We are in trouble out here. They don’t understand the math that I am supposed to be teaching them. That math is way too far outside their current level of mathematical understanding. I am required to teach that math. They are not asking questions. They are not trying to fill in the blanks. They just want to sit and chat with friends. The new seating chart caused an uproar in one class. (The other did great.) The class that erupted wants to socialize and their new seats were standing in their way. My patience was fraying by the end of the day.
“Fine,” I said, “if you can all talk, you must know the material.”
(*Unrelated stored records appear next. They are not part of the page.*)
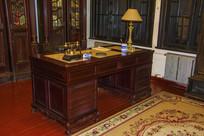 沈阳金融博物馆桌子台灯电话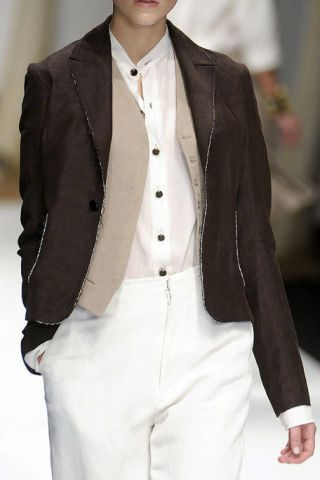 Clothing, Collar, Dress shirt, Sleeve, Coat, Textile, Joint, White, Outerwear, Formal wear,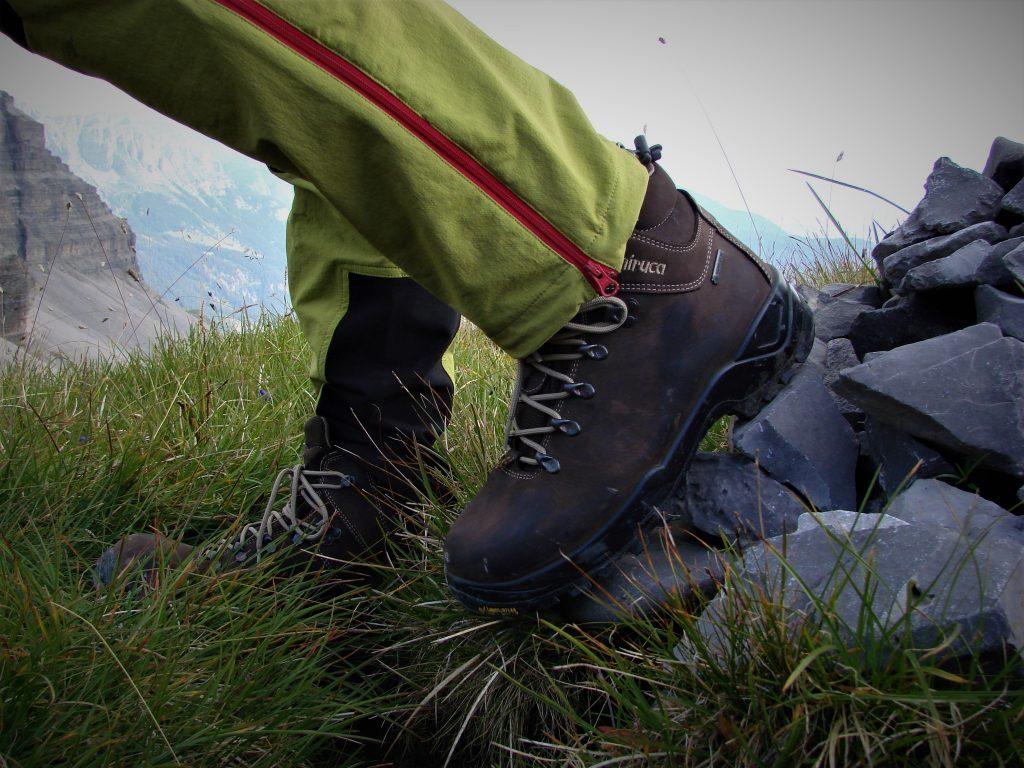 Wysoka trawa i śliska skała nie były straszne Chiruca Cares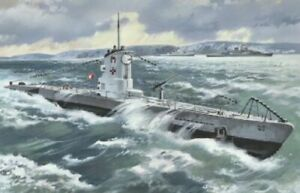 ICM S009 Submarine type IIB German, 1/144 scale model kit plastic, (1939)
I hit them with the pop-quiz and quickly realized they knew just about as much as I thought they knew. After letting them struggle a bit, I gave them a rather fierce lecture about accountability, the gist of which was that it’s OK not to know, but not OK not to try. I cancelled my pointless quiz.
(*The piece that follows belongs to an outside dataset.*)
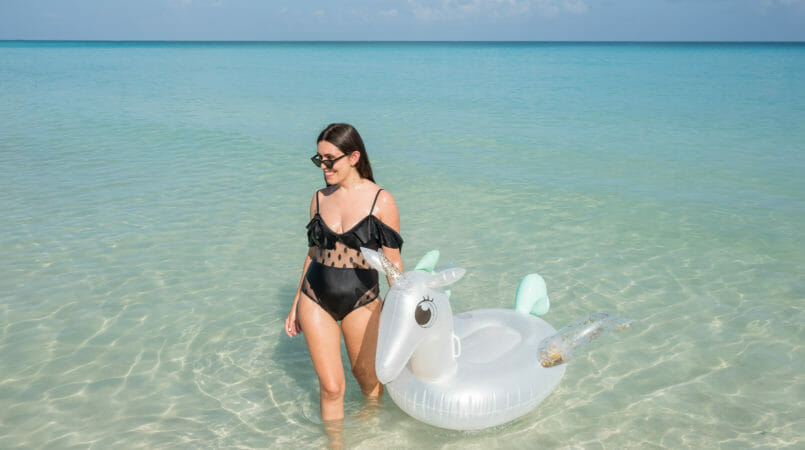 Le Fashionaire Is it worth it going to Cayo Blanco when in Cuba? shein black swimsuit cayo blanco cat eye mango sunglasses cuba holidays unicorn primark floatie 8601F EN 805x450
ONE problem with being in a district that is suddenly attempting to force increased academic improvement through lesson plans scripted by outsiders: These kids are unused to being pushed to move at a faster pace. They need to learn to operate at that faster pace, but I am pretty sure they are still hoping all the new changes will go away. They want to behave like they did in past years. They can’t. They can’t if they want to pass their classes, anyway. Accountability has gone up dramatically for them. My students don’t like it, but I believe they are likely to benefit in the long-run.
Eduhonesty: I’m not sure I can get buy-in for the new program, at least not from a majority of students. I haven’t given up yet. Soon mandatory after-school tutoring will kick in. When they start losing afternoon hours because of what they failed to do or study, I hope for more effort.